Saya kurang familiar dengan sejarah kerajaan Sunda di masa lampau. Saya lebih akrab dengan sejarah raja-raja Jawa yang bahkan sampai abad XX masih terdapat praktek poligami. Saya pikir hal tersebut adalah hal yang wajar di dunia feodal.
Baru-baru ini saya menemukan dari sebuah video bahwa Sri Maharaja Tarusbawa yang merupakan raja pertama di Kerajaan Sunda melarang praktek poligami. Hal tersebut tertuang dalam Fragmen Carita Parahiyangan (FCP) yang ditulis abad ke-16.
suatu hal baru & refreshing
Di bawah ini adalah kutipan teks pelantikan oleh Maharaja Tarusbawa yang saya sadur dari hystoryana.blogspot.com.
Saat mengangkat anaknya, Sang Resi Putih, sebagai rama di Galunggung:
…Maharaja Tarusbawa berkata, “Anakku, Sang Resi Putih, engkaulah yang bertanggung jawab dalam urusan kependidikan; dinobatkan sebagai Batara Dangiang Guru di Galunggung, dan dijadikan sebagai pelindung wilayah, guna menaungi masyarakat daerah yang kegerahan, sebagai lambang ketenteraman negeri. Jaminan kehidupanmu adalah bertanggung jawab pada bidang pendidikan. Tanggung jawabmu ialah mengenai urusan kesejahteraan. Hendaklah jangan beristeri dua atau tiga, satu suami-isteri lebih mulia. Engkau akan dijadikan panutan seluruh masyarakat, dijadikan sebagai peneguh negeri, sebagai pijakan di bumi, kepercayaan setiap orang yang hidup. Apabila engkau berniat beristeri dua atau tiga dapat berdampak buruk sehingga dikatakan keadaan akan jadi kacau…”
lempir nomor 26b-26a
Saat mengangkat Bagawat Sangkan Windu sebagai prebu di Denuh:
…Tersebutlah kesepakatan para penerus seisi istana yang bernaung ke Pakuan. Oleh Maharaja Tarusbawa, Bagawat Sangkan Windu dinobatkan sebagai pemerkokoh Denuh. Hidupnya sebagai peneguh negeri serta seluruh manusia. “Isterimu mesti seorang, dan hendaknya jangan mendua atau tiga karena dapat berdampak buruk sehingga dikatakan keadaan akan jadi kacau, itulah yang dikhawatirkan…”
lempir nomor 26b-26a
Saat mengangkat Bagawat Resi Kelepa sebagai rama di Mandala Cidatar:
…Tersebutlah kesepakatan para penerus seisi istana yang bernaung ke Pakuan. Bagawat Resi Kelepa yang dinobatkan sebagai Batara Walayut berkedudukan di Mandala Cidatar. Dia dijadikan pemerkokoh negeri, sebagai daerah kunci. Kewenangannya beristeri satu. “Apabila engkau berniat beristeri dua atau tiga dapat berdampak buruk, dikatakan tidak pantas…”

[Tugas yang dikerjakan]
Tolong jelaskan dalam satu sampai tiga kalimat alasan Sang Resi Putih dilarang beristeri dua atau tiga, menurut teks tentang larangan poligami oleh Maharaja Tarusbawa. Entri yang menyusul tidak ada kaitannya dengan teks di atas.

[Data relasi spasial]
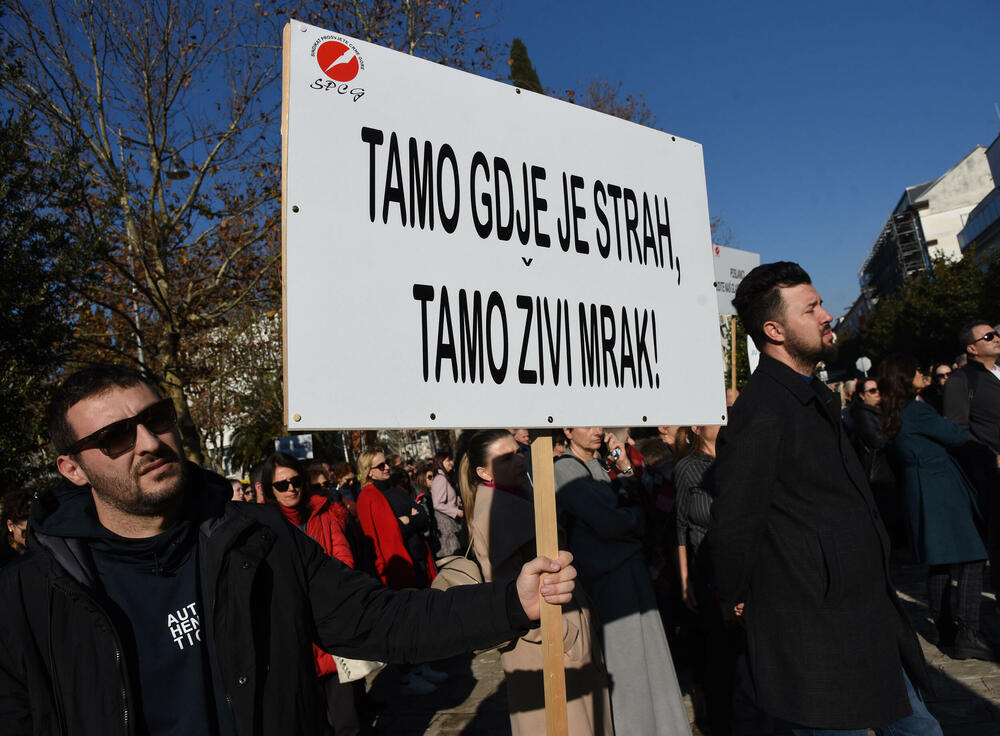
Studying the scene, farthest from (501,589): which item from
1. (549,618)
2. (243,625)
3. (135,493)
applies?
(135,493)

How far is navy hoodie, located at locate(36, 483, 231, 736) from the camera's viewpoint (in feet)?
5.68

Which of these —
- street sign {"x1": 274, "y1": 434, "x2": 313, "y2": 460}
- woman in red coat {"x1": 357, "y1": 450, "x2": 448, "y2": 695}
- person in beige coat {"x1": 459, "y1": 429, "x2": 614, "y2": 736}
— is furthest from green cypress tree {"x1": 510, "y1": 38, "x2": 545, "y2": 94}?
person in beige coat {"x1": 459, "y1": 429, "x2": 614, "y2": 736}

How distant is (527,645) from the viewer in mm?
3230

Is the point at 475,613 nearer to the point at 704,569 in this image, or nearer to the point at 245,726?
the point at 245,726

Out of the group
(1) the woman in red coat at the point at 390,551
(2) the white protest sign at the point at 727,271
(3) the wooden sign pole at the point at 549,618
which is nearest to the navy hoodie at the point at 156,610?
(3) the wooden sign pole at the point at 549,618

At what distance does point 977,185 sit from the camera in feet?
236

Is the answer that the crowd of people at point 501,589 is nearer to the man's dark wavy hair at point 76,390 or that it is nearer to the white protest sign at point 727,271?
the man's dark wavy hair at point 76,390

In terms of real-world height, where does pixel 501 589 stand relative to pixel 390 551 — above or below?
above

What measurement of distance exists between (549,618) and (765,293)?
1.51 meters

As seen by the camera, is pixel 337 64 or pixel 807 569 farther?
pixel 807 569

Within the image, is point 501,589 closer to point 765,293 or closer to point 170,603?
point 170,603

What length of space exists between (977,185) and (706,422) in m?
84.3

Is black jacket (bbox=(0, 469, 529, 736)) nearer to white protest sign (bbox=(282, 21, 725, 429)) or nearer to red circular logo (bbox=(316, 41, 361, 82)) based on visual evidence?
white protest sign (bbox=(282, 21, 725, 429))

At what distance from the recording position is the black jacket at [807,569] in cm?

[Hasil tugas ini]
Maharaja Tarusbawa menyatakan bahwa satu suami-isteri lebih mulia. Jika Sang Resi Putih beristeri dua atau tiga, hal itu dapat berdampak buruk sehingga keadaan dikatakan akan jadi kacau.